* Written exercise
Return each line in the records below that contains the word "woman", copied in full. Case counts.
((
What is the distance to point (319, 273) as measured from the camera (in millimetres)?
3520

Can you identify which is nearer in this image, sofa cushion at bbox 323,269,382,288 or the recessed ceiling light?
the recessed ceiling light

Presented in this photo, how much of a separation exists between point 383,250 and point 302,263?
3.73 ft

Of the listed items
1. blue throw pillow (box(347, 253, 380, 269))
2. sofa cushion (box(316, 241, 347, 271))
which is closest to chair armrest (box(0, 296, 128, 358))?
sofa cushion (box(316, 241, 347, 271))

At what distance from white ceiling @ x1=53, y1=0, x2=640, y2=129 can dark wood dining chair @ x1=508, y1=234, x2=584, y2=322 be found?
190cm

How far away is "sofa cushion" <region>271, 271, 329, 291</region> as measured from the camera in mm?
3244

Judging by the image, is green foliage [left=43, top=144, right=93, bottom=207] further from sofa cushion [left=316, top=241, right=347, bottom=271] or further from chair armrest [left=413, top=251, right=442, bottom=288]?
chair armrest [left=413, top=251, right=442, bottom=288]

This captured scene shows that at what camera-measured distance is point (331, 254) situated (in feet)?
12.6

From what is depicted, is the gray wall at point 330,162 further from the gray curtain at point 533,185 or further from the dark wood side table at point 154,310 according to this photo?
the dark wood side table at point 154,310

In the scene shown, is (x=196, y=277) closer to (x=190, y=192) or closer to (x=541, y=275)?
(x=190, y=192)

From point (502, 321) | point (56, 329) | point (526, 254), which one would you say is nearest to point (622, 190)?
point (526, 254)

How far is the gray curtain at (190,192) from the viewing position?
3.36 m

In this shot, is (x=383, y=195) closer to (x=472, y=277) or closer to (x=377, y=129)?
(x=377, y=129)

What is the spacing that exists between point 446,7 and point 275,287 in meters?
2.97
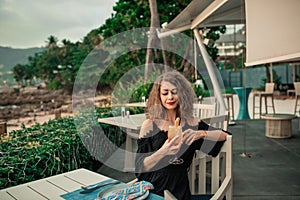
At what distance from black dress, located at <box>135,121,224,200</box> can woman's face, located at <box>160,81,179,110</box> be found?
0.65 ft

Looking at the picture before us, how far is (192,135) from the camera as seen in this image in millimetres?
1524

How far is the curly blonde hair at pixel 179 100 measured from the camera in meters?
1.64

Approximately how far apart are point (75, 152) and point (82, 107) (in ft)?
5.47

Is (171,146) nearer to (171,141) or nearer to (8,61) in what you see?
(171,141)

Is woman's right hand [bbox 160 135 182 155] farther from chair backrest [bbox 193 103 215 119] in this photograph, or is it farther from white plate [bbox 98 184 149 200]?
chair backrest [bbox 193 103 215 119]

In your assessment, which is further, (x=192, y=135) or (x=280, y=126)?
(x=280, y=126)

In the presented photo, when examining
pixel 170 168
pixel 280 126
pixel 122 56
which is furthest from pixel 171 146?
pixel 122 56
))
((
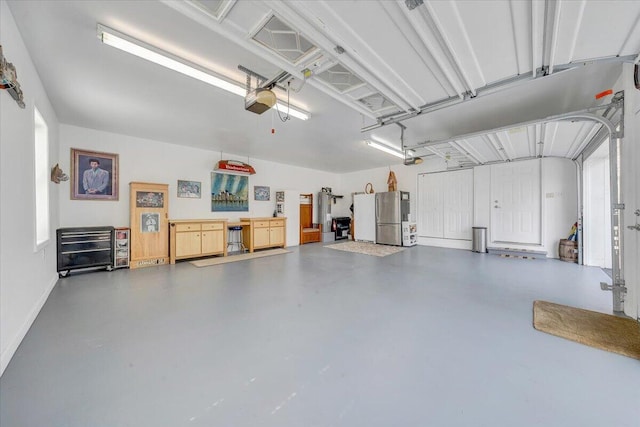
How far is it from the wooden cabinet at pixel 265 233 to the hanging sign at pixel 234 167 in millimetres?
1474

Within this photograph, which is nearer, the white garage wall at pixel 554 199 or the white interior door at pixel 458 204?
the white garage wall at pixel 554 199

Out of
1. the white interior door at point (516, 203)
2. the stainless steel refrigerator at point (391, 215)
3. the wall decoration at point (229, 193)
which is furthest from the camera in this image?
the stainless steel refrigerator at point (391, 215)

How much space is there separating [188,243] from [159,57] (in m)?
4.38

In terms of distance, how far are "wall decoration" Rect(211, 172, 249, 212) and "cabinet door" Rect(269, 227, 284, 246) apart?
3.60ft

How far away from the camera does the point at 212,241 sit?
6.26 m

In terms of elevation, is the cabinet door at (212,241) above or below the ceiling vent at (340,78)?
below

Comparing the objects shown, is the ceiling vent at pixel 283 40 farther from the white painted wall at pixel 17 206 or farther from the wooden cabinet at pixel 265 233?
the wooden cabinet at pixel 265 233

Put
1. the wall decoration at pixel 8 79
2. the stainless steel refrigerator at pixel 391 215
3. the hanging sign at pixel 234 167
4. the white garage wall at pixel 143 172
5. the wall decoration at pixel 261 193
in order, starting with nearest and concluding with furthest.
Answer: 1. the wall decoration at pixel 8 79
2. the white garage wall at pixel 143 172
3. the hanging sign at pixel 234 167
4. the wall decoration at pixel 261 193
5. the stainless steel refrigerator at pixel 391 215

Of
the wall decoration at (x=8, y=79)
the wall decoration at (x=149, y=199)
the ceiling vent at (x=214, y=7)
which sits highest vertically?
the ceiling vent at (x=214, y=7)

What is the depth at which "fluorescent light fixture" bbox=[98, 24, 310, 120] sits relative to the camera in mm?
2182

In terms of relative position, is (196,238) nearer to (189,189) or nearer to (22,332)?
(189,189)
))
((
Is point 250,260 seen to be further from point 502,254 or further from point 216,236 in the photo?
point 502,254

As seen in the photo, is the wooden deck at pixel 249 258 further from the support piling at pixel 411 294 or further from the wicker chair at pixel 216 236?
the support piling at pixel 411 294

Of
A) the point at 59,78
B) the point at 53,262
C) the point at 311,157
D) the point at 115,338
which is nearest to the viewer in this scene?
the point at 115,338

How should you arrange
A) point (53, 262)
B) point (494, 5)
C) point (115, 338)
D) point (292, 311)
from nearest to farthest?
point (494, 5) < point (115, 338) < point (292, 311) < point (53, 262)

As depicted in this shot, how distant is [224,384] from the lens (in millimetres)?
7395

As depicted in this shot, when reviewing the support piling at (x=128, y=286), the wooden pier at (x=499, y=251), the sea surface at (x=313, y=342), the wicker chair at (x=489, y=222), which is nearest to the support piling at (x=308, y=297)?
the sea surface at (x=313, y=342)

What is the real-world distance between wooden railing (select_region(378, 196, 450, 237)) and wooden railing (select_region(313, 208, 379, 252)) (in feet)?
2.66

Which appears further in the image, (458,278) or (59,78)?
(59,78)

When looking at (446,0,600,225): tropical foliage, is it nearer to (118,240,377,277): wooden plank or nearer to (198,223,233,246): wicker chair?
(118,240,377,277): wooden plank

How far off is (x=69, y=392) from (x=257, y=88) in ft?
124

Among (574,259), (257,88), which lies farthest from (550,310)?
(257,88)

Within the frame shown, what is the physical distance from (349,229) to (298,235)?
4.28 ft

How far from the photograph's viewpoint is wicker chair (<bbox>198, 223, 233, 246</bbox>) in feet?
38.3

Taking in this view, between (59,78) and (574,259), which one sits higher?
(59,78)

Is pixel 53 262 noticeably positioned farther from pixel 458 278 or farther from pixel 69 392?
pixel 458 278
))
* Full output
At what distance from black dress, located at <box>135,121,224,200</box> can woman's face, located at <box>160,81,179,110</box> be found?
Is woman's right hand [bbox 160 135 182 155] farther from chair backrest [bbox 193 103 215 119] in this photograph, or is it farther from white plate [bbox 98 184 149 200]?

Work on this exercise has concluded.